Exercise tasks:
1. From the consulting contract, extract everything from "6. Confidential Information" down to "other respects whatsoever.".
2. According to the consulting contract, who pays the costs of services from others that the Consultant arranges at the Company's request?
3. Carry on the consulting contract from the point where it stops.

Selected extract:
↓↓↓

5. Independent Contractor

Both the Company and the Consultant agree that the Consultant will at all times act as an independent contractor in the performance of its duties under this Contract. Accordingly, the Consultant shall be solely responsible for payment of all taxes including Federal, State and local taxes arising out of the Consultant's activities in accordance with this Agreement, including by way of illustration but not limitation, Federal and State income tax, business tax, and any other taxes or business license fees as may be required to be paid.

6. Confidential Information and Non-Competition

The Consultant agrees that any information received by the Consultant or Bradford J. Long during the performance of the Consultant's obligations pursuant to this Agreement or otherwise, regarding the business, financial, technological or other any other affairs of the Company or its personnel will be maintained by the Consultant and Bradford J. Long as strictly confidential and will not be revealed by the Consultant or Bradford J. Long to any other persons, firms, organizations or other entities whatsoever. This covenant shall survive the termination of this Agreement.

The Consultant agrees that during the term of this Agreement and thereafter, it and Bradford J. Long will not compete or attempt to compete with the business or technology of the Company or in any other respects whatsoever.

7. Employment of Others

The Company may from time to time request that the Consultant arrange for the services of others. All costs to the Consultant for those services will be paid by the Company but in no event shall the Consultant engage the services of others without first obtaining the written authorization of the Company.

↑↑↑

[A sequence of records]
↓↓↓

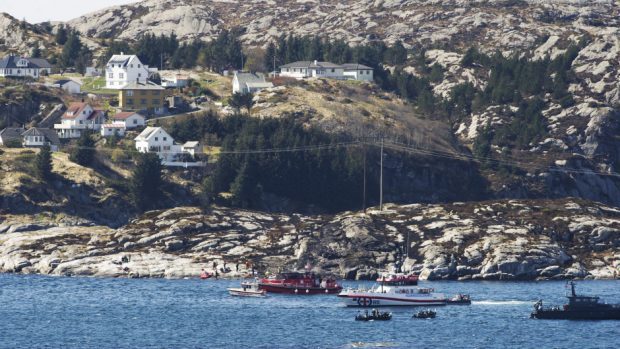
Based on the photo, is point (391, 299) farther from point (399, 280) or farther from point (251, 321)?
point (251, 321)

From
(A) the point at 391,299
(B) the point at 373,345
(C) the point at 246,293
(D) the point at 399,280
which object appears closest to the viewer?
(B) the point at 373,345

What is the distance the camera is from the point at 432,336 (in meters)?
128

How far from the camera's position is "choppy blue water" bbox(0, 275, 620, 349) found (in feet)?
405

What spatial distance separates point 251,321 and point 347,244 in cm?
4706

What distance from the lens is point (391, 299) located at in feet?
500

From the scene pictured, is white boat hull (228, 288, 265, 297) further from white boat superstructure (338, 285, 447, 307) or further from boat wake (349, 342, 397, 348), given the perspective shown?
boat wake (349, 342, 397, 348)

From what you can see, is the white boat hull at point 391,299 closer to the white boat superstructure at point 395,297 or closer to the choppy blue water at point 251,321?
the white boat superstructure at point 395,297

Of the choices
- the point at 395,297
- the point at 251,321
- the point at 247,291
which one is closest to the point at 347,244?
the point at 247,291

↑↑↑

Responses to the tasks:
1.
6. Confidential Information and Non-Competition

The Consultant agrees that any information received by the Consultant or Bradford J. Long during the performance of the Consultant's obligations pursuant to this Agreement or otherwise, regarding the business, financial, technological or other any other affairs of the Company or its personnel will be maintained by the Consultant and Bradford J. Long as strictly confidential and will not be revealed by the Consultant or Bradford J. Long to any other persons, firms, organizations or other entities whatsoever. This covenant shall survive the termination of this Agreement.

The Consultant agrees that during the term of this Agreement and thereafter, it and Bradford J. Long will not compete or attempt to compete with the business or technology of the Company or in any other respects whatsoever.

2. The Company pays all costs to the Consultant for those services.

3.
8. Entire Agreement

Both the Company and the Consultant agree to the above Contract which constitutes the entire agreement between the parties and supersedes all previous expectations, understandings, communications, representations and agreements, whether verbal or written between the parties with respect to the subject matter hereof.

9 Further Assurances

Each of the parties hereto hereby covenants and agrees to execute such further and other documents and instruments and do such further and other things as may be necessary to implement and carry out the intent of this Agreement.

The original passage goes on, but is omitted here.